■ REQUIREMENT ■
Copy out the material word for word, starting at the line that contains "Among the candidates" and continuing through the end of the material, with both of those lines included.
* * * *
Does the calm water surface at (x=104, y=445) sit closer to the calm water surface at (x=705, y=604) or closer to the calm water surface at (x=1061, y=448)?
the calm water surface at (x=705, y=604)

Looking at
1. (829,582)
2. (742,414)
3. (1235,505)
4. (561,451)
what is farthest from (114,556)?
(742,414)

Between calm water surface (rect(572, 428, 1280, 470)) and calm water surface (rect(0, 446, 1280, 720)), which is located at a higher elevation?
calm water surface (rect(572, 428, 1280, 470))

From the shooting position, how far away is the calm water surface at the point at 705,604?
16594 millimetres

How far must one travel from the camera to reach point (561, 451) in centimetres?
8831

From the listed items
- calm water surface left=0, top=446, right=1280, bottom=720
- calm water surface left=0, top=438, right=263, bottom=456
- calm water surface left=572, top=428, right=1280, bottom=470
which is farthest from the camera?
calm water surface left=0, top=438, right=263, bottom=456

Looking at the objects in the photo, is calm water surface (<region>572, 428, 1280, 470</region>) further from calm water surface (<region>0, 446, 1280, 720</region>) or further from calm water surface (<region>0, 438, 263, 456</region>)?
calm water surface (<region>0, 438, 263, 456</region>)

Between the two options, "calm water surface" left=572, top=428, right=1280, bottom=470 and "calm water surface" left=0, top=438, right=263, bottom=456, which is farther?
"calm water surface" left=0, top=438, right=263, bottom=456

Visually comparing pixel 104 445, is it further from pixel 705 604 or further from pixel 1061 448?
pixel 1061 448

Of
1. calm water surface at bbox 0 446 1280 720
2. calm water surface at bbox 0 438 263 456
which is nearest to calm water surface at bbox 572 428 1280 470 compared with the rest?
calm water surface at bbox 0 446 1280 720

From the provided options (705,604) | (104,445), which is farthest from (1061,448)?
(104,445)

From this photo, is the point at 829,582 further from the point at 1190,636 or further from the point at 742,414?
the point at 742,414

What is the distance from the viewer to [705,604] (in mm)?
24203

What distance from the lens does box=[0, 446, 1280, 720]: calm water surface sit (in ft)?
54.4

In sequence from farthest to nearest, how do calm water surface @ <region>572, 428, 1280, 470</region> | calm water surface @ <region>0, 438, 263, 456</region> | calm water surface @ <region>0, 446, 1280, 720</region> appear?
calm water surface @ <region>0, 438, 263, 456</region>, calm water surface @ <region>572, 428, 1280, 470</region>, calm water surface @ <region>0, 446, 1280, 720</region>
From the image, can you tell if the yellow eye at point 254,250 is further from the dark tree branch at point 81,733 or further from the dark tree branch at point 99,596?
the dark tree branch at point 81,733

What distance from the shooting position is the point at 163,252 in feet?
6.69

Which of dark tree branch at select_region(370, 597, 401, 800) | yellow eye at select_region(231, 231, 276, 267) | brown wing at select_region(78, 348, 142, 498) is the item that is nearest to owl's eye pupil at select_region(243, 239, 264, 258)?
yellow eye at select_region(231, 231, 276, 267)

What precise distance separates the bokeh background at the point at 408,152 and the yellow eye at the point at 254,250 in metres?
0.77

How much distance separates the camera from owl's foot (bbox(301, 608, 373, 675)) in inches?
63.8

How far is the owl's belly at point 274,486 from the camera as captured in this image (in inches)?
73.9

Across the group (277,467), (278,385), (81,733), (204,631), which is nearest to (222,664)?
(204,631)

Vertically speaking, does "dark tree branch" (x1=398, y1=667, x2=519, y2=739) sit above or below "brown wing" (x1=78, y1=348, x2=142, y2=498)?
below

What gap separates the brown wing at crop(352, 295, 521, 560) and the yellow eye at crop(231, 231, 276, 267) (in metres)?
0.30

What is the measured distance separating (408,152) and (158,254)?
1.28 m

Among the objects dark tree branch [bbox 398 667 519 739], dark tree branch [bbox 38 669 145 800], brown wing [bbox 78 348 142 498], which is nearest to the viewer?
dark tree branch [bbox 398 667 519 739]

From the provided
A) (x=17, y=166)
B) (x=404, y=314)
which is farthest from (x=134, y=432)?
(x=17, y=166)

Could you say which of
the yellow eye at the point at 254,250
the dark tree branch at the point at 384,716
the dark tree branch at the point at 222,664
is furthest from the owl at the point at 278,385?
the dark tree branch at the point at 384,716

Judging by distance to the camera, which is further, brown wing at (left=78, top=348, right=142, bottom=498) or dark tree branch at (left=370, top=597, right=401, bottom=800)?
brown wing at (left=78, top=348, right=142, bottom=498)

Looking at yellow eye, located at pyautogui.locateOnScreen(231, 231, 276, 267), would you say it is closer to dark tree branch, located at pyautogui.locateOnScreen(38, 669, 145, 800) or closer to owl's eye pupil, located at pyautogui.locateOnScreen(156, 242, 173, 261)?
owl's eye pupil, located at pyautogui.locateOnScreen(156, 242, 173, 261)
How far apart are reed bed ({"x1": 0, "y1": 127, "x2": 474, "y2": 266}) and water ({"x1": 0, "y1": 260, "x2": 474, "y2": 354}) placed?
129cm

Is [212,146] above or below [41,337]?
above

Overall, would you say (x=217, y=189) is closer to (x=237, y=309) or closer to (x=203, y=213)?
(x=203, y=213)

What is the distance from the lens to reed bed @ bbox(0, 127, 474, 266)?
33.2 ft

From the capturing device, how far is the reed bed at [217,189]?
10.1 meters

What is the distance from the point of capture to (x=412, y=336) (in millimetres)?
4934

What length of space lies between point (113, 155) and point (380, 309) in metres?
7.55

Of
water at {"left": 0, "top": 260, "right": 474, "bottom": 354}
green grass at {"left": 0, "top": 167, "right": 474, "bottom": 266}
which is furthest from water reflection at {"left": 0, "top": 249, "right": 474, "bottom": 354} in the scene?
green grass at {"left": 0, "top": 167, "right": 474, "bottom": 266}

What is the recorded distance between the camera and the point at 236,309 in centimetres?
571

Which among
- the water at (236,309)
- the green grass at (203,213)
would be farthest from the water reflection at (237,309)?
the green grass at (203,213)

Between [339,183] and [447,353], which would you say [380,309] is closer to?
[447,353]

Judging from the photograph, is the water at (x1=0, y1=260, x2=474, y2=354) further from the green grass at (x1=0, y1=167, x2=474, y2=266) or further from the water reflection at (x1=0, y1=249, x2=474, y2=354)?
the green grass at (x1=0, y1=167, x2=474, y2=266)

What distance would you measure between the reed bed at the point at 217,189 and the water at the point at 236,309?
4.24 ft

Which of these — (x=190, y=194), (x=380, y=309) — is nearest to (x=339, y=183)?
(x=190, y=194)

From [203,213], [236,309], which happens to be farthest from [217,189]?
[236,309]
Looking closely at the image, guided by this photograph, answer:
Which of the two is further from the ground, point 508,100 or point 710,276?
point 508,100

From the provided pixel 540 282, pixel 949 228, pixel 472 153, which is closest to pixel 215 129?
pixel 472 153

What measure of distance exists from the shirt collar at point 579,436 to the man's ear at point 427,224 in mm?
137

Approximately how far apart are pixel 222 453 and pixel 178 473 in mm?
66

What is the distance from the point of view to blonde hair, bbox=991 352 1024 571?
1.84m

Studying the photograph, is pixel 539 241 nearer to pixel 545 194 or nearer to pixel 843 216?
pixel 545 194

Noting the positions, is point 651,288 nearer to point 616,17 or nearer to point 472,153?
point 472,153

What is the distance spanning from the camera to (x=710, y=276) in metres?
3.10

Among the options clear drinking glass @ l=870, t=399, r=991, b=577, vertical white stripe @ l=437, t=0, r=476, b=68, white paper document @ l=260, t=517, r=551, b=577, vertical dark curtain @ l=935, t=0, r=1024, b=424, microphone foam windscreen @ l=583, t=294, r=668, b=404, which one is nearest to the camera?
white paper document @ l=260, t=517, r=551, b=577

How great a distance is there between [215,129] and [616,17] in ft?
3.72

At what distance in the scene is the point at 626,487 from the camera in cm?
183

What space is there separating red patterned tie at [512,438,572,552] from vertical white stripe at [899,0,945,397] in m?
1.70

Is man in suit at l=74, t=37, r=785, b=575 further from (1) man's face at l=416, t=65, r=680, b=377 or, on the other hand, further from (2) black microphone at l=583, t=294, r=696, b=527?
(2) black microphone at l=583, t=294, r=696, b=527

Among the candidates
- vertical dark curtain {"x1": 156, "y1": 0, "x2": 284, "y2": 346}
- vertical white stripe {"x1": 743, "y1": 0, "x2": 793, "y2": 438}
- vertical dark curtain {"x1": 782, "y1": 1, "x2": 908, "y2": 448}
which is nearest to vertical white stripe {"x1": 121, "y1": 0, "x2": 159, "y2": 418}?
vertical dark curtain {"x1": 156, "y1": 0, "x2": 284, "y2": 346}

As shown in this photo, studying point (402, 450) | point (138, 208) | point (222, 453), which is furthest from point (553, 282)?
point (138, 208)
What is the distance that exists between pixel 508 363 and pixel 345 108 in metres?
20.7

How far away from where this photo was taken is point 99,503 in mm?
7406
* * * *
■ EXERCISE RESPONSE ■
Among the candidates
- vertical dark curtain {"x1": 156, "y1": 0, "x2": 284, "y2": 346}
- vertical white stripe {"x1": 743, "y1": 0, "x2": 793, "y2": 438}
- vertical dark curtain {"x1": 782, "y1": 1, "x2": 908, "y2": 448}
which is nearest to vertical white stripe {"x1": 121, "y1": 0, "x2": 159, "y2": 418}?
vertical dark curtain {"x1": 156, "y1": 0, "x2": 284, "y2": 346}

As shown in this photo, studying point (402, 450) | point (138, 208) | point (222, 453), which is furthest from point (553, 282)?
point (138, 208)
What is the distance that exists between pixel 508 363 and pixel 345 108 in metres?
20.7

How far away from where this photo was taken is point 99,503 in mm?
7406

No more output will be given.